Bo Ningen have always had an air of alluring mystery and weirdness about them, as anyone that has ever witnessed them getting ready to come on stage will testify. The robes, the androgyny, the bare feet and the jet black chest-length hair all add to the band's overall charisma. They look like a band that you are going to pay attention to, even before they have played a note. The music, of course, fits perfectly with the image and seven years and three full length albums on from their early noise-based jams they have refined and re-energized their unique approach to noise-rock with III. It's not punk, acid-rock, shoegaze or metal, instead it's a stranger hybrid of all of these and more. Now that "psych" has come to define garage bands reinventing the music of the past, they don't sit well with that tag either. Bo Ningen are about as futuristic a rock band as you could imagine.

Taigen (vocals /bass), Yuki (guitar), Kohhei (guitar), and Mon Chan (drums) are all from different parts of Japan, but they met and decided to make music whilst living in London. Despite being settled in Dalston they still sing in Japanese - there were suggestions that some of this new album would be in English, but the English words are largely contributed by the guests (and previous collaborators) Jehnny from Savages and Roger from King Midas Sound. So once again the lyrics are fairly impenetrable, but it doesn't matter as Taigen's distinctive vocals are really a fifth instrument in the band.

---------------

§ Requirements
A – From the Bo Ningen review, repeat word for word the passage starting with "Taigen (vocals /bass), Yuki" and going on through "in the band.".
B – According to the Bo Ningen review, who contributes most of the English words on the new album?
C – For each statement, say whether the Bo Ningen review agrees, and quote the words that decide it: (i) The band members all come from the same part of Japan. (ii) The band still sings in Japanese even though they are settled in Dalston. (iii) Taigen plays guitar in the band.

§ Dataset excerpts
---------------

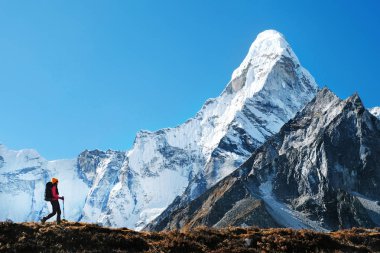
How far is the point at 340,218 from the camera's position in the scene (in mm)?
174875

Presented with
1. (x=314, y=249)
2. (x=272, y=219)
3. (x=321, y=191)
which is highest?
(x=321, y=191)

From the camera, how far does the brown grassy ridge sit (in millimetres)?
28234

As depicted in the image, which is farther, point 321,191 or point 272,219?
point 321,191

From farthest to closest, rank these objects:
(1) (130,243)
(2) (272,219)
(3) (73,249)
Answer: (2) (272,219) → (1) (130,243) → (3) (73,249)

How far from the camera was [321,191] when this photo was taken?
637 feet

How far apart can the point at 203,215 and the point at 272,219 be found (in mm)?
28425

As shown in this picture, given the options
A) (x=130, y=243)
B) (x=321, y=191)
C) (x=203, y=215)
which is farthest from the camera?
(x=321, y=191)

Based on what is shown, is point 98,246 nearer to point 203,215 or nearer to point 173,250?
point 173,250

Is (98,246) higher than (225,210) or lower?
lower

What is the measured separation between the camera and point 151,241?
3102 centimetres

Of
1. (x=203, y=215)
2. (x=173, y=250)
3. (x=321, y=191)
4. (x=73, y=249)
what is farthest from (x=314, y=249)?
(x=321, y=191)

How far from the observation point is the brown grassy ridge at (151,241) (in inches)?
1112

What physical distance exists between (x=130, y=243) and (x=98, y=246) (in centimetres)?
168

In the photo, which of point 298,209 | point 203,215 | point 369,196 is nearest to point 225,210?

---------------

§ The replies
A –
Taigen (vocals /bass), Yuki (guitar), Kohhei (guitar), and Mon Chan (drums) are all from different parts of Japan, but they met and decided to make music whilst living in London. Despite being settled in Dalston they still sing in Japanese - there were suggestions that some of this new album would be in English, but the English words are largely contributed by the guests (and previous collaborators) Jehnny from Savages and Roger from King Midas Sound. So once again the lyrics are fairly impenetrable, but it doesn't matter as Taigen's distinctive vocals are really a fifth instrument in the band.

B – The guests Jehnny from Savages and Roger from King Midas Sound.

C –
(i) No: "are all from different parts of Japan"
(ii) Yes: "Despite being settled in Dalston they still sing in Japanese"
(iii) No: "Taigen (vocals /bass)"